Leader of the Nevis Reformation Party
- Incumbent
- Assumed office September 2020
- Preceded by: Robelto Hector

Member of the Nevis Island Assembly
- Incumbent
- Assumed office 19 January 2023
- Preceded by: Alexis Jeffers
- Constituency: District 4 (Saint John's parish)

Personal details
- Party: Nevis Reformation Party
- Relatives: Simeon Daniel (father)

= Janice Daniel-Hodge =

Saint Kitts and Nevis businesswoman and politician

Janice Daniel-Hodge (born 17 April 1962 in England) is a businesswoman, politician and environmental consultant from Saint Kitts and Nevis.

== Career ==
She graduated from St. Francis College in New York with a degree in biology. In 1987 she also acquired a degree from Alabama A&M University in microbiology. She also has a degree from the University of the Virgin Islands. She was a director and chairperson of The Bank of Nevis Ltd. from 2006 to 2016, and is currently a director at The Bank of Nevis International, Ltd.

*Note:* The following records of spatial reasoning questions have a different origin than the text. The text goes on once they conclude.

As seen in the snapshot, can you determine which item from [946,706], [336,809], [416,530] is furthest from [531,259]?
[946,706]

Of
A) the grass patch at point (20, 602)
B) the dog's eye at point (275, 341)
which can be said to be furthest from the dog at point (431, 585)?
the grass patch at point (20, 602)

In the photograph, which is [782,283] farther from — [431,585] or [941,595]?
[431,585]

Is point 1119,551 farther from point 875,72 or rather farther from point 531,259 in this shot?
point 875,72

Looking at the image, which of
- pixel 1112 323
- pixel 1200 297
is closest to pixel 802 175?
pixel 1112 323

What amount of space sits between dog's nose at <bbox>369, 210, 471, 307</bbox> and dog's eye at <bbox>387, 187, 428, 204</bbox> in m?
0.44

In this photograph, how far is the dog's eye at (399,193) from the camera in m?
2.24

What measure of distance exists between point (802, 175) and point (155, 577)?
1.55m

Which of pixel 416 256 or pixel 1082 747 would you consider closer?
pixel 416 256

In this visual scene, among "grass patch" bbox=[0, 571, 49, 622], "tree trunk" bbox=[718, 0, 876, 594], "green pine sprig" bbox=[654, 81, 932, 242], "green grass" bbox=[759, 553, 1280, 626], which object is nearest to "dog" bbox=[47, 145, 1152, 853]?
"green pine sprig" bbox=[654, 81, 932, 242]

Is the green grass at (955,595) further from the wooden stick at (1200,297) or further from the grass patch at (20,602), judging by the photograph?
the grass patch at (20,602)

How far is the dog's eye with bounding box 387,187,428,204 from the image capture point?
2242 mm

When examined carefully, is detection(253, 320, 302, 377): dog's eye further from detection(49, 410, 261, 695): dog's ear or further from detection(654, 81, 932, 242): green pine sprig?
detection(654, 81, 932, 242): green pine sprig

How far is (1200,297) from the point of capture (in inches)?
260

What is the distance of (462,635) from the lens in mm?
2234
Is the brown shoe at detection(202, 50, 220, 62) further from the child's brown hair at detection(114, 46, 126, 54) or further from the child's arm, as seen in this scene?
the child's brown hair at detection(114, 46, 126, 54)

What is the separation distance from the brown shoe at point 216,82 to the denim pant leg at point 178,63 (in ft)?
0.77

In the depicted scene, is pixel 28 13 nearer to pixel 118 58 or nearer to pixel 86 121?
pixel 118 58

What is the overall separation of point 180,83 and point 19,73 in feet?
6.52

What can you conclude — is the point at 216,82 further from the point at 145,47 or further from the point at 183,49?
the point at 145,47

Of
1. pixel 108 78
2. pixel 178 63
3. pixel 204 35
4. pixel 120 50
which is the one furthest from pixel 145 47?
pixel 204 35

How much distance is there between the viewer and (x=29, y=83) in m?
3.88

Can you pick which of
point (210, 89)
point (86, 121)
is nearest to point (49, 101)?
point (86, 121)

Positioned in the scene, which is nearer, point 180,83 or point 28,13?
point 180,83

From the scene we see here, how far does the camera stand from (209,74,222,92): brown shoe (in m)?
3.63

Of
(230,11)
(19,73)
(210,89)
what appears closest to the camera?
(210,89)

In September 2020, she became the first female leader of a political party in the country, leading the Nevis Reformation Party (NRP). In 2021, she departed from the Bank of Nevis International to focus on her responsibilities as the NRP leader.

She led her party into the Saint Kitts and Nevis general election and the Nevis Island Assembly election in 2022.

In the 2022 Nevis Island Assembly election, she was elected as the member of the Nevis Island Assembly for District 4 (Saint James' parish), gaining the seat from the Concerned Citizens' Movement's Alexis Jeffers. She was sworn into office on 19 January 2023.

== Family ==
She is the daughter of the former Premier of Nevis Simeon Daniel.